The real issue here is that opponents of accessible birth control want to keep sex dangerous, in the hope that danger will discourage girls and women from having sex. This was clear in the debate over the program's funding. “I hear the stories of young girls who are engaged, very prematurely, in sexual activity, and I see firsthand the devastation that happens to them,” Republican state Rep. Kathleen Conti argued. “I'm not accrediting this directly to this program, but I'm saying, while we may be preventing an unwanted pregnancy, at the same time, what are the emotional consequences that could be coming up on the other side?”

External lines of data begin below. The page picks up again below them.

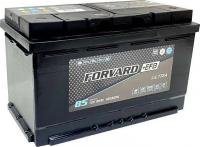 Автомобильный аккумулятор Forvard EFB Ultra R+ (85 А·ч)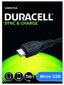 Duracell USB5013A kaina ir informacija | Laidai telefonams | pigu.lt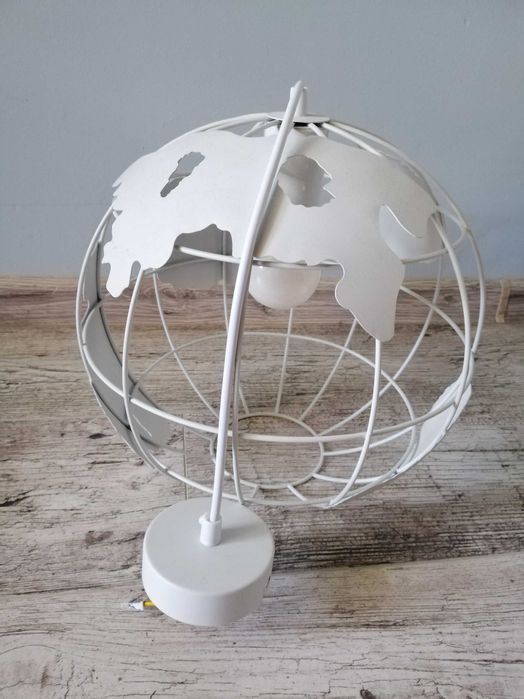Lampa wisząca Globus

Colorado isn't the only state where people are anxious that IUDs might be just too good at preventing teen pregnancy. As Media Matters reported today, controversy is flaring over a Seattle program that allows teen girls to get IUDs and implants from a school-based health center. Fox News' coverage called long-acting contraception “invasive birth control” while host Jedediah Bila called it “an overreach in schools.” Breitbart scared readers about “serious side effects” and warned that the IUDs are “free of charge and free of parental consent.”

Interestingly, a talking point in both the Townhall and Fox News coverage was that it's outrageous that kids can't buy sodas at school but they can get IUDs. What is this world coming to when we try to help our kids avoid sugary crap and unwanted pregnancies? Next you're going to tell me that we also want them to wash their hands and wear seatbelts.